Qualche riflessione intorno al libro di Ernesto Salemme.



Foto di: Peppe Del Rossi

 

Bacoli muta è un racconto che ha, seppure con alcune contraddizioni di cui poi diremo, un valore che oltrepassa la nostra terra e anche un ambito strettamente letterario: esso assume, infatti, significati e tratti di un’indagine esistenziale e antropologica di tipo filosofico e, a suo modo, religioso, non tanto e non solo per le esplicite citazioni in tal senso, ma per come l’itinerario narrativo si  delinea soprattutto nella terza e ultima parte. Per questo il lavoro di Salemme appare utile, stimolante nella sua ‘inattualità’ visionaria.

Si narrano le vicende del protagonista, un cantante, venuto da fuori, che precipita nella follia per via della moglie che lo ‘tradisce’; intorno gli umani, nella fattispecie gli abitanti di Bacoli sono immersi nella loro saggia indolenza, direi tipicamente meridionale, cullati dalla bellezza della loro terra che così dice di sé: ” Prima di tutto allontano gli uomini dalle ambizioni inutili e tormentose. Qui nessuno si danna l’anima per cose superflue, per primeggiare a tutti i costi, per inebriarsi al falso profumo della gloria e della ricchezza…Li vedi contenti di passeggiare lentamente parlando con un amico, li vedi seduti intorno ad un tavolo, a godersi non solo i reciproci sorrisi, ma anche un pomodoro, una fresella, un poco di dolce vinello.
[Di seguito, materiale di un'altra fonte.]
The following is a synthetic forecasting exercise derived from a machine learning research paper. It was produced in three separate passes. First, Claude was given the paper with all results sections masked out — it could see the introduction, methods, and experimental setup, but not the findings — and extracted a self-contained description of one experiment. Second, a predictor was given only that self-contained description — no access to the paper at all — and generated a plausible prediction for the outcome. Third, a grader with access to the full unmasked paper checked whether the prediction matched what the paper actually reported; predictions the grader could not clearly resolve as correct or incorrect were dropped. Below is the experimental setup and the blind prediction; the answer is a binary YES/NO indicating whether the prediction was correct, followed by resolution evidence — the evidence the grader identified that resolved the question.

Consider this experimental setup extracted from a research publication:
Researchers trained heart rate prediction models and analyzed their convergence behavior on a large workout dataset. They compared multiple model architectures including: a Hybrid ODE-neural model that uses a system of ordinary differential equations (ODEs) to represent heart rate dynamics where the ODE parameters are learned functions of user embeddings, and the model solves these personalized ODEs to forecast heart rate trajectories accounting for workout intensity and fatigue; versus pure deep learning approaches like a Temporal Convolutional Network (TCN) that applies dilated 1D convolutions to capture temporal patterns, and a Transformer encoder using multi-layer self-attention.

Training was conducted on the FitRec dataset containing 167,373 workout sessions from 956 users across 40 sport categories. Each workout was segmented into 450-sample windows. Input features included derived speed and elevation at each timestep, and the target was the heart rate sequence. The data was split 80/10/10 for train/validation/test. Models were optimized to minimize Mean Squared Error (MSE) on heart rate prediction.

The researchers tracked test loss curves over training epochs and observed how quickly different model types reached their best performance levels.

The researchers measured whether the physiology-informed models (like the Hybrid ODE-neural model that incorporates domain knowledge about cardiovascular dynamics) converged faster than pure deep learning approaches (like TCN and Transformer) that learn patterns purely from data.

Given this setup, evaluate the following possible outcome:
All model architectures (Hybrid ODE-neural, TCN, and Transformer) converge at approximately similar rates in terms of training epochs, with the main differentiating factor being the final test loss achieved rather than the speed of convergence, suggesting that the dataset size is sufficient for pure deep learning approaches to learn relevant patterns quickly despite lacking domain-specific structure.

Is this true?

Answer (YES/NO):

Questa si chiama saggezza, amici miei, altro che corruzione! ”.(p.26).

Ma co-protagonisti sono anche i luoghi naturali e mitici dei Campi flegrei e di Bacoli, che l’autore fa parlare e intervenire, sottraendoli ad un oblio che li confina in un interesse solo turistico o storico, e restituendoli, in tal modo,  ad un legame con il vissuto delle persone.